In the server market, for example, capex spend increased a robust 87.6% growth YoY in Q1 2018 and Q2 growth increased 83.9%. However, Q3 capex grew just 46.6% YoY. For the first three quarters, YoY growth is 65.2%. Analysts are now freaking out because of lower capex guidance from server companies and thus there's only a 17% YoY consensus for cloud capex spend.
Negative news such as servers or poor iPhone sales are negatively impacting the market because analysts haven’t explained to clients that indeed server capex may be slowing, but memory demand per server is outweighing this slowdown. The same holds true for smartphone demand.

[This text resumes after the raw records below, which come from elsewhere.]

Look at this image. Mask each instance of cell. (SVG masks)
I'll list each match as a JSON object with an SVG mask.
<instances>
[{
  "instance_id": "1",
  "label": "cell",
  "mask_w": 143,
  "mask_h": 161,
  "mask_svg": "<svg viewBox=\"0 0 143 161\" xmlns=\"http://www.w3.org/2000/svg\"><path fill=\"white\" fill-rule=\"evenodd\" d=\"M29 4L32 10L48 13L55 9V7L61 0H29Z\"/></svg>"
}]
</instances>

Memory chips are unique to this industry, and should not be pigeonholed along with other semiconductor devices. For example, an iPhone has one processor, the A12 system on a chip manufactured by TSMC. Yes it gets better and faster with each new iPhone, but there's only one processor. Memory content of an iPhone, on the other hand, is increasing with each new iPhone. In addition to data in Chart 9, Charts 10 and 11 point to the increased DRAM and NAND content over the past five years.
But the real key to continued demand for memory chips is that the memory companies have started reigning in capital expenditures to avoid adding more manufacturing capacity than customers need. Referring to Table 2, DRAM capex spend is projected to drop at least 33% in 2019. NAND capex spend will increase only 4%. This action, although bad for semiconductor equipment manufacturers such as Applied Materials and Lam Research, will have a positive effect on DRAM and NAND ASPs.
Stock value of Micron was intimately tied to ASPs in 2017 and 2018. As ASPs have dropped, so too has the stock. Changing the supply-demand dynamics by adjusting capex spend and bit growth will reduce supply. Unfortunately, memory companies are walking a tightrope on two fronts:
- Reducing output will reduce chip shipments while increasing ASPs. The balancing act comes with maximizing operating margins in the face of declining ASPs and reduced shipments.
- The Chinese have been investigating Samsung, SK Hynix, and Micron for DRAM price fixing for the past six months. If DRAM supply is overtly constrained, it will add to the evidence the Chinese government already has. In light of the U.S. Commerce action against China’s Fujian, and the current trade war, this could become an issue in government discussions on the trade war.
Disclosure: I/we have no positions in any stocks mentioned, and no plans to initiate any positions within the next 72 hours. I wrote this article myself, and it expresses my own opinions. I am not receiving compensation for it (other than from Seeking Alpha). I have no business relationship with any company whose stock is mentioned in this article.